### Exercise task
Please reproduce the stretch of the Robinson Jeffers essay from "hawkIt was a" through "by the memory.", substituting "egret" for each occurrence of "heron".

### Source passage
________________

Hurt Hawks/Broken Herons

—The Dark Vision of Robinson Jeffers Continues to Challenge Us

By Dr. Lorin Swinehart

 

hawkIt was a cold but sunny afternoon in February of my fifteenth year when I found the injured heron. I had been wading up the small stream that trickled across my grandfather’s pasture, when I caught the first glimpse of the noble bird, threshing about, its toes torn to shreds by the jaws of a carelessly laid leg-hold trap, a shattered wing bone stabbing from the bloody pulp of flesh and feathers.

I could not free the bird, and it had nothing left but agony and slow death by starvation or in the maw of some predator. At 15, I had no options. I ended the animal’s suffering by turning a nearby dead limb into a weapon of death. I am tormented even now, so many decades later, by the memory.

Years later, as a college student, I encountered the poetry of Robinson Jeffers.  His “Hurt Hawks” has become a classic, detailing an experience not unlike my own with the heron, a red tailed hawk with a broken wing. When Jeffers speaks of the great bird’s jagged wing protruding from the clotted shoulder, I can relate.  When he speaks of administering the “lead gift”, I can relate to that too.

Jeffers appears as a bluff, hearty outdoorsman, preferring solitude to society. Many critics regard him as angry, negative, and even bitter. Unlike Robert Frost, he may be no one’s favorite poet. I perceive him, though, as a man who, like Mark Twain, finds himself consumed with anguish by the knowledge of human cruelty and destructiveness. Twain escaped into humor. Scratch a humorist, he tells us, and you find a sad man.

Early in his career, Jeffers sequestered himself at Tor House, a cottage constructed with his own hands from native stone atop a bluff overlooking the Pacific near Carmel. From there, he fired his literary barbs at a population blinded and deafened by its obsession with trivia and tedium. His view of mankind is not a flattering one.  Neither is it one easily dismissed.

________________

### Supplied material
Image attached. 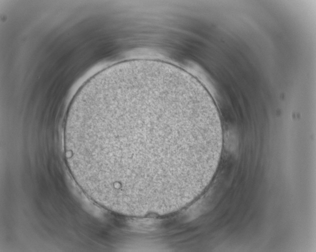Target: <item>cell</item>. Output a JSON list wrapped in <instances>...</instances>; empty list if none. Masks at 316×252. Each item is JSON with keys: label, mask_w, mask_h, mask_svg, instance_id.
Listing matches in <instances>:
<instances>
[{"label": "cell", "mask_w": 316, "mask_h": 252, "mask_svg": "<svg viewBox=\"0 0 316 252\" xmlns=\"http://www.w3.org/2000/svg\"><path fill=\"white\" fill-rule=\"evenodd\" d=\"M215 126L204 88L165 68L116 66L78 90L64 125L66 164L94 201L118 214L179 200Z\"/></svg>", "instance_id": "6da1fadb"}]
</instances>
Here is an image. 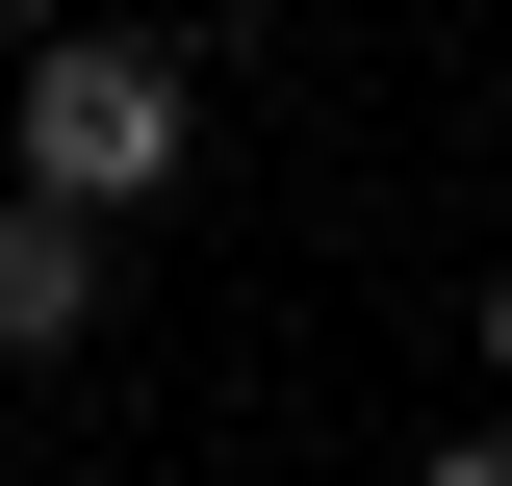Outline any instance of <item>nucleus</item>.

________________

### Written response
hawkIt was a cold but sunny afternoon in February of my fifteenth year when I found the injured egret. I had been wading up the small stream that trickled across my grandfather’s pasture, when I caught the first glimpse of the noble bird, threshing about, its toes torn to shreds by the jaws of a carelessly laid leg-hold trap, a shattered wing bone stabbing from the bloody pulp of flesh and feathers.

I could not free the bird, and it had nothing left but agony and slow death by starvation or in the maw of some predator. At 15, I had no options. I ended the animal’s suffering by turning a nearby dead limb into a weapon of death. I am tormented even now, so many decades later, by the memory.